* **Texte à étudier**:
Revue de presse. Le musée sur l’Histoire coloniale de la France en Algérie ne verra finalement pas le jour

Redaction

Lu sur Les Inrocks

Philippe Saurel, maire (DVG) et président de l’agglomération de Montpellier, a décidé de transformer le Musée sur l’Histoire de la France et de l’Algérie, qui devait ouvrir en 2015, en centre d’art contemporain. Le Conseil scientifique du Musée se mobilise contre cette décision.

Le gros œuvre était terminé, les vitrine achetées, 3000 pièces rassemblées, même les textes de l’exposition permanente étaient en cours d’écriture. Mais le Musée sur l’histoire de la France et de l’Algérie, qui devait ouvrir en 2015, ne verra vraisemblablement pas le jour à Montpellier. Philippe Saurel, ex-adjoint à la culture et nouveau maire (DVG) de la ville, droit dans ses bottes néo-frêchistes, a surpris tout le monde en annonçant à la presse locale, le 14 mai dernier, l’annulation du projet. Avant la tenue du Conseil communautaire du 19 mai, au cours duquel sa reconversion inopinée en espace d’art contemporain devait être votée, le Conseil scientifique du Musée s’est fendu d’une lettre ouverte à l’édile montpelliérain. D’éminents historiens tels que Marc Ferro (“désolé de cet affront à l’intérêt national”), Benjamin Stora, Jean-Robert Henry ou encore Sylvie Thénault y déplorent le triple “gâchis” (intellectuel, financier et politique) que représente cette décision.

* **Données du corpus**:
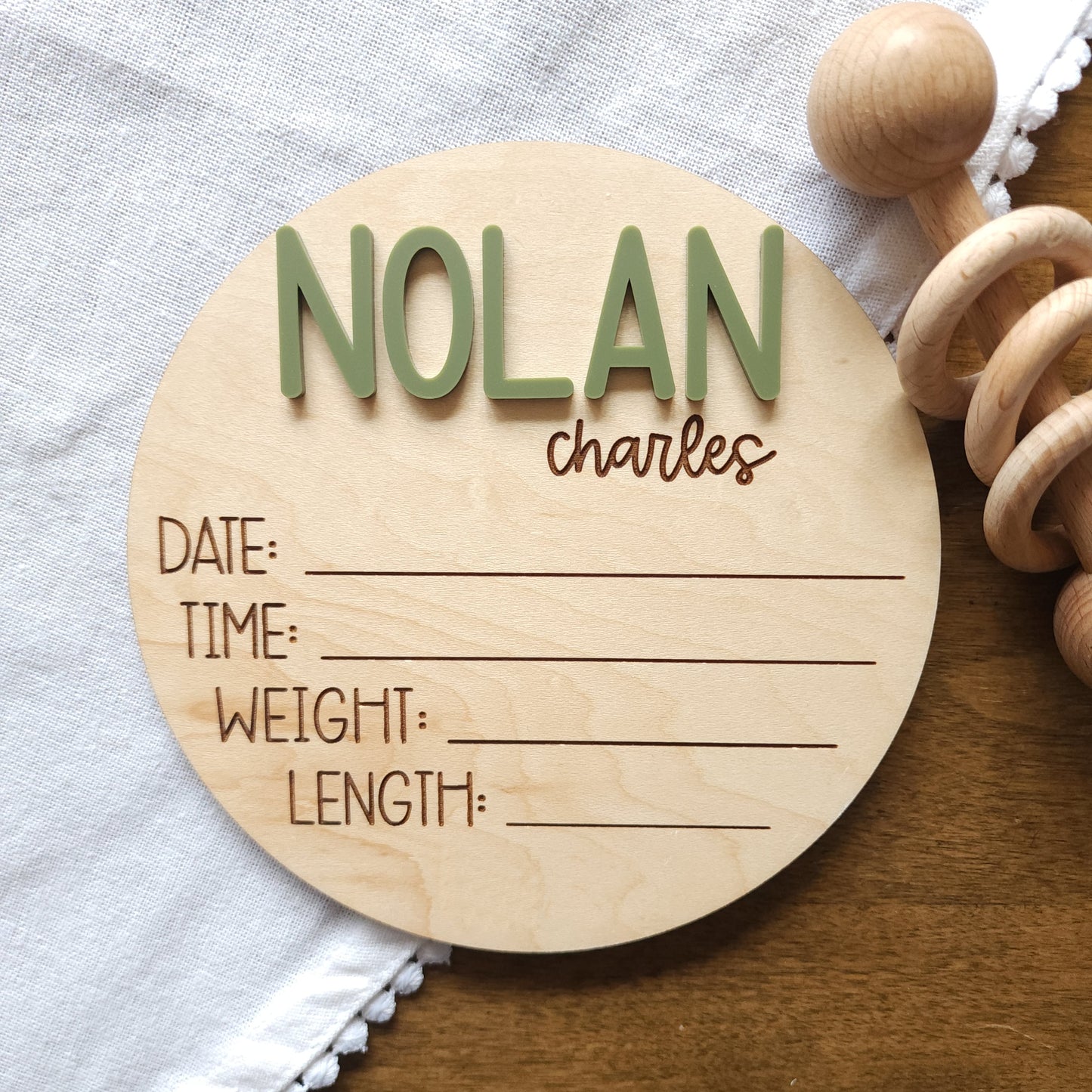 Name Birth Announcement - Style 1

* * *

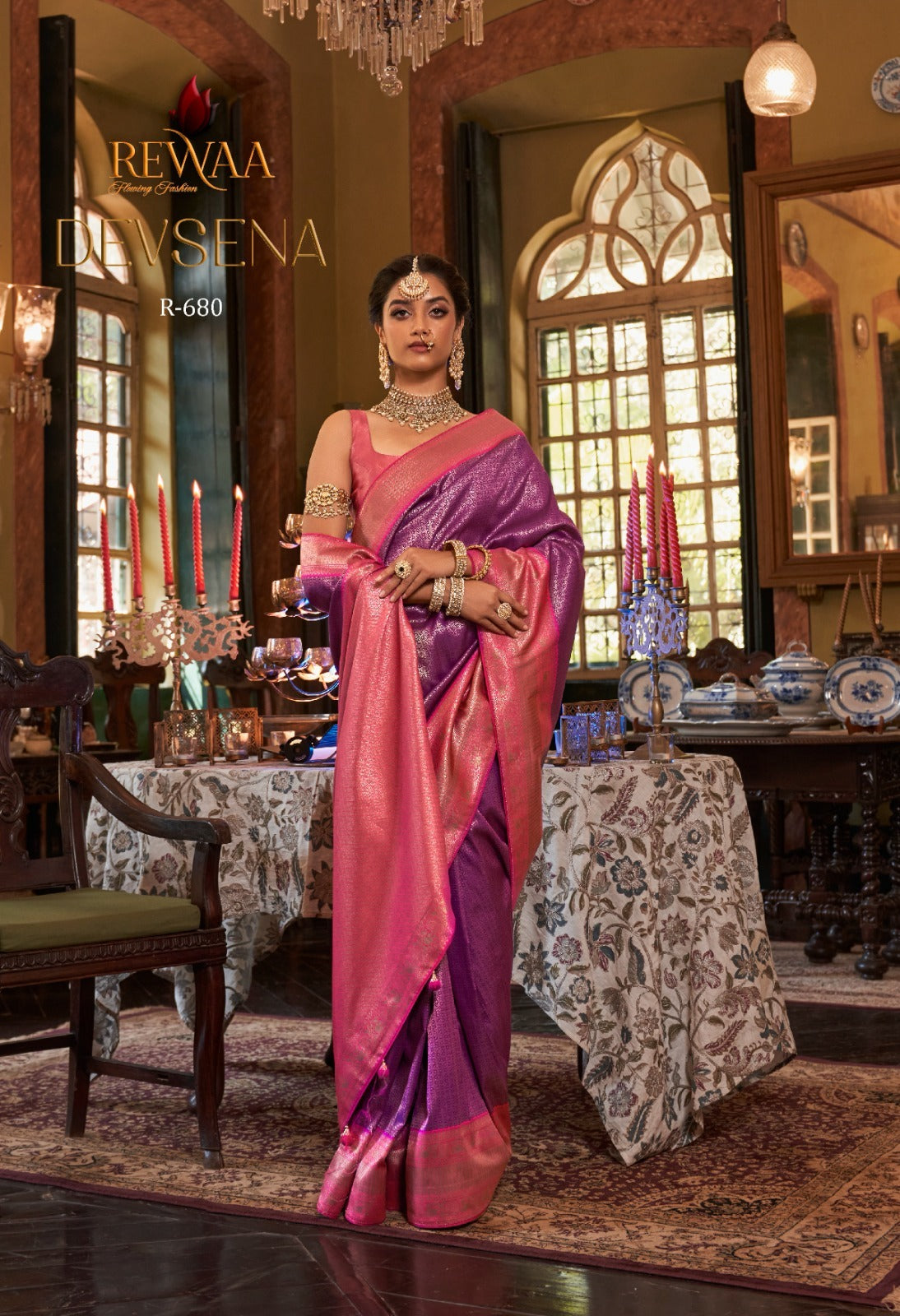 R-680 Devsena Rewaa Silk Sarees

* **Activités**:
A. Traduisez en anglais cette phrase du texte sur le musée de Montpellier : « Le Conseil scientifique du Musée se mobilise contre cette décision. »
B. Rédigez la suite du texte sur le musée de Montpellier, à partir de sa dernière phrase.
Les lignes n'ont aucun rôle dans ces consignes.

* **Corrigé des exercices**:
A. The Museum's Scientific Council is mobilizing against this decision.

B.
“Dépasser les débats mémoriels qui traversent notre société”

Ce projet de Musée est un serpent de mer de la vie politique et culturelle montpelliéraine depuis que l’ancien maire, Georges Frêche, l’a formulé en 2002. Il a cependant considérablement évolué. “Au début, il devait s’intituler ‘Musée de l’œuvre française en Algérie’, et il devait montrer l’influence ‘positive’ de la France en Algérie”, relate le politologue François Buton, membre du Conseil scientifique de l’exposition inaugurale du Musée. “Avant sa réorientation, le musée ne devait valoriser qu’une mémoire univoque, celle des rapatriés”, se rappelle Jean-Robert Henry, président du conseil scientifique du musée. C’est loin d’être le cas désormais. Le Conseil scientifique défend une vision dépassionnée de cette histoire épineuse, arguant du fait qu’il faut “dépasser les débats mémoriels qui travaillent notre société”. La mort de Georges Frêche, en 2010, a précipité la transformation du projet. Des historiens auparavant réticents vis-à-vis d’un dispositif trop étroit se sont lancés bénévolement dans l’aventure, sous l’égide de l’ex-président de l’agglomération de Montpellier, Jean-Pierre Moure.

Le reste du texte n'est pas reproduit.